### List of tasks
1. Reproduce the passage of the May meals text from "I’m still not" up to and including "Cabbage and Egg)", word for word.
2. Format the records as a numbered list, starting at the line that contains "Is (x=39, y=111)" and running through the end of the records, with blank lines omitted.

### Page excerpt
________________

The beauty of May is that it brings with it unadulterated spring weather. Cool days may appear from time to time, but there’s nary a whisper of the bitter cold. Produce, like hope, springs eternal, and nowhere was that clearer than on our plates. Last month, The New York Times Food and Cooking staff went wild in the face of bright flavors, favoring herbs, greens and ripe, succulent fruit over the slightly more staid flavors of cold weather cooking. Here are some of the meals we made in May.

There’s a lot more reason to celebrate these days, and, since those first summer strawberries are starting to pop up, I’ve been making pies, pairing the berries with rhubarb or balsamic vinegar. I share a slice or two, then keep the rest in the fridge and pick away at it, slice by tiny slice — for breakfast, for midafternoon snack, for an appetizer while I reheat leftovers. My go-to recipes come from the Brooklyn bakery Four and Twenty Blackbirds, but this recipe from Florence Fabricant and this classic Times recipe can get you there, too. KRYSTEN CHAMBROT

Recipe: Lattice-Top Strawberry Pie

Like this classic Juicy Lucy from 5-8 Club and Matt’s Bar, a good burger doesn’t need much beyond salt and pepper, an unobtrusive bun and a plain old slice of American cheese. But Kay Chun’s Korean cheeseburgers compelled me, with their promise of Korean barbecue flavors, hefty doses of soy sauce, scallions and sugar plus sweet-and-sour, sesame-oil-slicked quick pickles. They require a little more effort, but deliver a bright punch of flavor I’ll be yearning for — and cooking — again and again. ALEXA WEIBEL

Recipe: Korean Cheeseburgers With Sesame-Cucumber Pickles

Salade Niçoise is truly one of my favorite meals, especially in the warmer months. The combination of flavors and textures is a joy to eat, so I put together Jacques Pépin’s version one afternoon, substituting arugula and romaine for the red lettuce. And though this version uses seared fresh tuna in place of the more conventional canned, I used jarred tuna in oil. Finally, to finish up the month, I made Gena Hamshaw’s very good, very fluffy, very easy vegan pancakes. Reader, they slapped. KASIA PILAT

I had an excess of leftover fresh herbs in my fridge, so I used them to make Melissa Clark’s outrageously delicious Greek goddess dip for our Memorial Day cookout. It’s so good, I could eat it by the spoonful. Earlier in the month, I made Sarah DiGregorio’s slow cooker lemony chicken soup, which is a lighter, warmer-weather version of the classic. It’s the ideal meal for a rainy spring day. MARGAUX LASKEY

Recipe: Greek Goddess Dip

I’m still not convinced that last month actually happened, but, according to my camera roll, it did, and I apparently made Darun Kwak’s gilgeori toast a few times. It’s the perfect work-from-home lunch — flavorful, textural, highly adaptable, comes together in minutes. Any time ketchup and mayonnaise enter the sandwich party, you know you’re about to have a great time. VAUGHN VREELAND

Recipe: Gilgeori Toast (Korean Street Toast With Cabbage and Egg)

________________

### Input records
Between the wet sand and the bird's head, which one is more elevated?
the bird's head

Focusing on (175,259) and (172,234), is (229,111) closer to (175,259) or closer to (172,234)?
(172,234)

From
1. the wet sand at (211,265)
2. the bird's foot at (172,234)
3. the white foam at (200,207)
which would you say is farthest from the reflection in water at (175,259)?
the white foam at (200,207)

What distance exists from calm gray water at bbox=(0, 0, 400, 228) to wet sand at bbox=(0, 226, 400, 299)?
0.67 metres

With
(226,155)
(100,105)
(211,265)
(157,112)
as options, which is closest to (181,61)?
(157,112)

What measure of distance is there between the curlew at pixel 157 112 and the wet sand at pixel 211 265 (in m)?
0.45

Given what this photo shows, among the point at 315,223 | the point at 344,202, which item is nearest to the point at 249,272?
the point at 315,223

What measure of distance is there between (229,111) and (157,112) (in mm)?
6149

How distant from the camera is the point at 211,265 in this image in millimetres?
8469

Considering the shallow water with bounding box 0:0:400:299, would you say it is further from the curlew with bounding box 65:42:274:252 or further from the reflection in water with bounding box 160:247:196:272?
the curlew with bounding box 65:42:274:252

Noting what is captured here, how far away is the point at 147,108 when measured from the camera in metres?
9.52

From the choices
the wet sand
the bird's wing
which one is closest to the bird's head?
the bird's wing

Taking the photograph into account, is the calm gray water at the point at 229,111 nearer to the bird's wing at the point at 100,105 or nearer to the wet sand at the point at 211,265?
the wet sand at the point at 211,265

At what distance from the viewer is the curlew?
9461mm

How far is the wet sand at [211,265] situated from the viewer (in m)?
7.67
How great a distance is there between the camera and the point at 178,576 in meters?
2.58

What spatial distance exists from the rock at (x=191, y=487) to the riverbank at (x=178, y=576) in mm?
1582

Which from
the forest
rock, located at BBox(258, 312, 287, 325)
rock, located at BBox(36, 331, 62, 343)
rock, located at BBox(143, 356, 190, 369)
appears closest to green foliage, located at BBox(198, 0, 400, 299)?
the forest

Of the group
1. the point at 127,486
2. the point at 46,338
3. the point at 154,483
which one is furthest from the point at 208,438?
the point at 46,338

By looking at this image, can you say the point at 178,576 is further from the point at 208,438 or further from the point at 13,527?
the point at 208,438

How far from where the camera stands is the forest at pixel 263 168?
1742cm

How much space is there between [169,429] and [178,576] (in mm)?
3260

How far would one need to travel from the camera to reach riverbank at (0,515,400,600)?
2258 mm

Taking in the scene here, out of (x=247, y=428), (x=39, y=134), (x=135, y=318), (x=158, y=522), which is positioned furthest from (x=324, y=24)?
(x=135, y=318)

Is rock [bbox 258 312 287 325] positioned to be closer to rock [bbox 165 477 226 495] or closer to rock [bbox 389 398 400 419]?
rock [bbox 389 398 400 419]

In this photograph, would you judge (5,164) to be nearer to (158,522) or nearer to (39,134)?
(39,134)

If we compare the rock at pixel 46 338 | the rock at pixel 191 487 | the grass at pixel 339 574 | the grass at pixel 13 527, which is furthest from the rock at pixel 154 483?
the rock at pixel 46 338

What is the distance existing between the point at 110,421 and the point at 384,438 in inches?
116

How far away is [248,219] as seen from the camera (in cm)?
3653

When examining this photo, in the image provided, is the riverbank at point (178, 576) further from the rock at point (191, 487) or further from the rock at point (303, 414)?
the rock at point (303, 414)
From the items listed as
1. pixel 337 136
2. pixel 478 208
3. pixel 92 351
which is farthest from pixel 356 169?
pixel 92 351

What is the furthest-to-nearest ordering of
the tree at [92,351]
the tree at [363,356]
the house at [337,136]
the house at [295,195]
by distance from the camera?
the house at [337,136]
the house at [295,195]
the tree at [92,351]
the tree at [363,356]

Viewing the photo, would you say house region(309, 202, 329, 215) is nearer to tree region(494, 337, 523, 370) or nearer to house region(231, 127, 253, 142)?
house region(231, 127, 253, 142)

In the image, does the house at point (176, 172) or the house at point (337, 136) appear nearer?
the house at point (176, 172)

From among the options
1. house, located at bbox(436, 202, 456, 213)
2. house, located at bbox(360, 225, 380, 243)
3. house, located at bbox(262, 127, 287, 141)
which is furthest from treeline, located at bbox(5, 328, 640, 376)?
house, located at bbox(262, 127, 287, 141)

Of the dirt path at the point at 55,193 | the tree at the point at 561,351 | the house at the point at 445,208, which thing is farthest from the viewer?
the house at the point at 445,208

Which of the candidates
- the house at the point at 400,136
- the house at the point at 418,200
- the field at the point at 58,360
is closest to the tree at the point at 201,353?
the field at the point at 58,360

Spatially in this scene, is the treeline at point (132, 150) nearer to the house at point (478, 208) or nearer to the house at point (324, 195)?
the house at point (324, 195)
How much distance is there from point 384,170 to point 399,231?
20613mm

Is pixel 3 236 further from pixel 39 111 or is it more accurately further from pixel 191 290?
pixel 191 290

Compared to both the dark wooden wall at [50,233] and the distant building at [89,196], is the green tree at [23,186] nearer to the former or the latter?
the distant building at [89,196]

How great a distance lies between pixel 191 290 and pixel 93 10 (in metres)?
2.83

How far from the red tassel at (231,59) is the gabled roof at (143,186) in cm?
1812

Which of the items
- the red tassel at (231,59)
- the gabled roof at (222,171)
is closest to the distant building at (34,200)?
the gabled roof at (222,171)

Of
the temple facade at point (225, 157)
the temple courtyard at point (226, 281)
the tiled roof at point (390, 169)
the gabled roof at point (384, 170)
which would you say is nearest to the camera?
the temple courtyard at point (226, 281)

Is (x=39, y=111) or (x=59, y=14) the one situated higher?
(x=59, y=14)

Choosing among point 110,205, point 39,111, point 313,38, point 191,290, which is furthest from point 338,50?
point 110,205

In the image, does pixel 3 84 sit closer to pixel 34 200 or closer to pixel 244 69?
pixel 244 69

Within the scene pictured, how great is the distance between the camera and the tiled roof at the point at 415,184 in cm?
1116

________________

### Responses to the tasks
1.
I’m still not convinced that last month actually happened, but, according to my camera roll, it did, and I apparently made Darun Kwak’s gilgeori toast a few times. It’s the perfect work-from-home lunch — flavorful, textural, highly adaptable, comes together in minutes. Any time ketchup and mayonnaise enter the sandwich party, you know you’re about to have a great time. VAUGHN VREELAND

Recipe: Gilgeori Toast (Korean Street Toast With Cabbage and Egg)

2.
1. Is (x=39, y=111) or (x=59, y=14) the one situated higher?
2. (x=59, y=14)
3. Choosing among point 110,205, point 39,111, point 313,38, point 191,290, which is furthest from point 338,50?
4. point 110,205
5. In the image, does pixel 3 84 sit closer to pixel 34 200 or closer to pixel 244 69?
6. pixel 244 69
7. Within the scene pictured, how great is the distance between the camera and the tiled roof at the point at 415,184 in cm?
8. 1116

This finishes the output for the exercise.